By Caroline Steel, former Head of Conservation at Lincolnshire Wildlife Trust.
We are so fortunate to have West Common on which to exercise and there’s plenty to look out for and listen to at the moment, while keeping our distance from people.
Skylarks are singing! They are selecting territories and will soon be building nests. Eggs aren’t usually laid until May when there’s a bit more cover but now is an important time. They won’t try to nest in areas crossed frequently by people and dogs but they are definitely prospecting between the pond and the playing field as well as further away from the busiest parts of the common. If everyone sticks to the main paths and keeps their dogs under close control, we should be seeing a new generation of skylarks in a couple of months’ time.

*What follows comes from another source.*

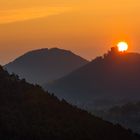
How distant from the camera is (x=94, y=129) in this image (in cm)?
8425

I haven’t yet seen a house martin, swallow or swift. House martins and swallows have been seen in Lincolnshire already, arriving early from Africa. It would be interesting to know just when they arrive here.
Meanwhile, it’s astonishing to see how many large birds are using the common. I frequently see herons, hovering kestrels and soaring buzzards: the other day there were four buzzards wheeling over the common. Where do they nest? Will the pair of mallard on the pond stay to nest?
There aren’t many flowers out yet, but the wild cherries near the pond are looking lovely. A flower to look out for now is the cuckoo flower or lady’s smock, the food plant of orange tip butterflies: I’ve seen them in my garden, but not yet on the common. Other butterflies to look out for are the comma, peacock, small tortoiseshell and brimstone.
If anyone’s looking for something to do at home then there are two things you can maybe do related to local birds.
- LLRA Bird Survey: Help track birds in and around the Long Leys area by reporting sightings using the Bird-Survey system. This has been developed as part of the 2021-2040 Long Leys Neighbourhood Plan activity.
- See http://long-leys.org/reported-bird-sightings-in-long-leys/ to explore sightings in different areas of Long Leys. See if you can spot the 33 species of birds already reported on West Common.
- See: http://long-leys.org/bird-survey-background/ for details on how to use Bird-Survey to report your own sightings and help complete the picture.
- BTO Garden Watch: If you are fortunate enough to have a garden, the British Trust for Ornithology (BTO) is running a Garden Bird Watch. It’s surprising what you can see when you spend more time looking.